## What is expected
Retype every record that follows, character for character.

## Provided information
***

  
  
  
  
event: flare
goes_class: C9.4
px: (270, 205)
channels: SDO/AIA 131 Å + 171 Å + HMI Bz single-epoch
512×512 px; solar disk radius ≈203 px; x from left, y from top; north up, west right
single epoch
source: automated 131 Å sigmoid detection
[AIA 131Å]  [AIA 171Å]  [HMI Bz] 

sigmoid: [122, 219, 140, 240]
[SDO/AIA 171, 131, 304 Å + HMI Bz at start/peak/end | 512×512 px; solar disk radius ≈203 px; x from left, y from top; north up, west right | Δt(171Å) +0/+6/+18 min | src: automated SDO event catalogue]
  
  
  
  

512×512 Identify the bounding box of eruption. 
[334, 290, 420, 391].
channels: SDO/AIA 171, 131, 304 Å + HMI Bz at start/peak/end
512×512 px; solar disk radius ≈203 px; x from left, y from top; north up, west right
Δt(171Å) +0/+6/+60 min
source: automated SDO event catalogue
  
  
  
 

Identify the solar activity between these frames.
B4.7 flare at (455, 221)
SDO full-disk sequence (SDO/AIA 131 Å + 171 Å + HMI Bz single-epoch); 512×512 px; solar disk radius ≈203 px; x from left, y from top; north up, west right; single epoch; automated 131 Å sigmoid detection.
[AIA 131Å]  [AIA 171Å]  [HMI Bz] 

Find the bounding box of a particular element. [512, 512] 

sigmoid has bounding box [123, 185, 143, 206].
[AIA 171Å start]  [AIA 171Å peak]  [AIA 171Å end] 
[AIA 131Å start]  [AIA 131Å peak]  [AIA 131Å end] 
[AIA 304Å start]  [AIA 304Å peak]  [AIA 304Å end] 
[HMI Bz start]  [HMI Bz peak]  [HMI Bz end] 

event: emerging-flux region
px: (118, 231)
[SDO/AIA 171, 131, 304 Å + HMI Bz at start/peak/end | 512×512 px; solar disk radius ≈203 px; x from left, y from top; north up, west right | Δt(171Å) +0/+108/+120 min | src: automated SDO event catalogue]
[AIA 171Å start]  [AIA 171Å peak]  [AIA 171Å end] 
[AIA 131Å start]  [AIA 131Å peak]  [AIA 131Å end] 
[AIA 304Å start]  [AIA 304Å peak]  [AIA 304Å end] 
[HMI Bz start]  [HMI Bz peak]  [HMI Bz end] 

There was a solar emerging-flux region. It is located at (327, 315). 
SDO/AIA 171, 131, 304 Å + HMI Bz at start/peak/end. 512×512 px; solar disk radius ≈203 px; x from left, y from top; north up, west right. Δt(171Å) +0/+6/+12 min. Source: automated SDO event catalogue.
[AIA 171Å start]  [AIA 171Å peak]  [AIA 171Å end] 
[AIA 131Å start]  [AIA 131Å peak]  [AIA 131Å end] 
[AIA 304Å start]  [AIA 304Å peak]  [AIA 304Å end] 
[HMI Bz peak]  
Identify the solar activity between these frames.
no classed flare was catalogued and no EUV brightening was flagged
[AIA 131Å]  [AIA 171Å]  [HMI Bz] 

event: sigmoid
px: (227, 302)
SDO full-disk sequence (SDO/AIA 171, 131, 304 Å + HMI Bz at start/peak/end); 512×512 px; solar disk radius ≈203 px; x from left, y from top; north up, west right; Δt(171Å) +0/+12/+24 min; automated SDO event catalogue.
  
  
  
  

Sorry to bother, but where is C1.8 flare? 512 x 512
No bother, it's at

***

## Solved exercise
event: flare
goes_class: C9.4
px: (270, 205)
channels: SDO/AIA 131 Å + 171 Å + HMI Bz single-epoch
512×512 px; solar disk radius ≈203 px; x from left, y from top; north up, west right
single epoch
source: automated 131 Å sigmoid detection
[AIA 131Å]  [AIA 171Å]  [HMI Bz] 

sigmoid: [122, 219, 140, 240]
[SDO/AIA 171, 131, 304 Å + HMI Bz at start/peak/end | 512×512 px; solar disk radius ≈203 px; x from left, y from top; north up, west right | Δt(171Å) +0/+6/+18 min | src: automated SDO event catalogue]
  
  
  
  

512×512 Identify the bounding box of eruption. 
[334, 290, 420, 391].
channels: SDO/AIA 171, 131, 304 Å + HMI Bz at start/peak/end
512×512 px; solar disk radius ≈203 px; x from left, y from top; north up, west right
Δt(171Å) +0/+6/+60 min
source: automated SDO event catalogue
  
  
  
 

Identify the solar activity between these frames.
B4.7 flare at (455, 221)
SDO full-disk sequence (SDO/AIA 131 Å + 171 Å + HMI Bz single-epoch); 512×512 px; solar disk radius ≈203 px; x from left, y from top; north up, west right; single epoch; automated 131 Å sigmoid detection.
[AIA 131Å]  [AIA 171Å]  [HMI Bz] 

Find the bounding box of a particular element. [512, 512] 

sigmoid has bounding box [123, 185, 143, 206].
[AIA 171Å start]  [AIA 171Å peak]  [AIA 171Å end] 
[AIA 131Å start]  [AIA 131Å peak]  [AIA 131Å end] 
[AIA 304Å start]  [AIA 304Å peak]  [AIA 304Å end] 
[HMI Bz start]  [HMI Bz peak]  [HMI Bz end] 

event: emerging-flux region
px: (118, 231)
[SDO/AIA 171, 131, 304 Å + HMI Bz at start/peak/end | 512×512 px; solar disk radius ≈203 px; x from left, y from top; north up, west right | Δt(171Å) +0/+108/+120 min | src: automated SDO event catalogue]
[AIA 171Å start]  [AIA 171Å peak]  [AIA 171Å end] 
[AIA 131Å start]  [AIA 131Å peak]  [AIA 131Å end] 
[AIA 304Å start]  [AIA 304Å peak]  [AIA 304Å end] 
[HMI Bz start]  [HMI Bz peak]  [HMI Bz end] 

There was a solar emerging-flux region. It is located at (327, 315). 
SDO/AIA 171, 131, 304 Å + HMI Bz at start/peak/end. 512×512 px; solar disk radius ≈203 px; x from left, y from top; north up, west right. Δt(171Å) +0/+6/+12 min. Source: automated SDO event catalogue.
[AIA 171Å start]  [AIA 171Å peak]  [AIA 171Å end] 
[AIA 131Å start]  [AIA 131Å peak]  [AIA 131Å end] 
[AIA 304Å start]  [AIA 304Å peak]  [AIA 304Å end] 
[HMI Bz peak]  
Identify the solar activity between these frames.
no classed flare was catalogued and no EUV brightening was flagged
[AIA 131Å]  [AIA 171Å]  [HMI Bz] 

event: sigmoid
px: (227, 302)
SDO full-disk sequence (SDO/AIA 171, 131, 304 Å + HMI Bz at start/peak/end); 512×512 px; solar disk radius ≈203 px; x from left, y from top; north up, west right; Δt(171Å) +0/+12/+24 min; automated SDO event catalogue.
  
  
  
  

Sorry to bother, but where is C1.8 flare? 512 x 512
No bother, it's at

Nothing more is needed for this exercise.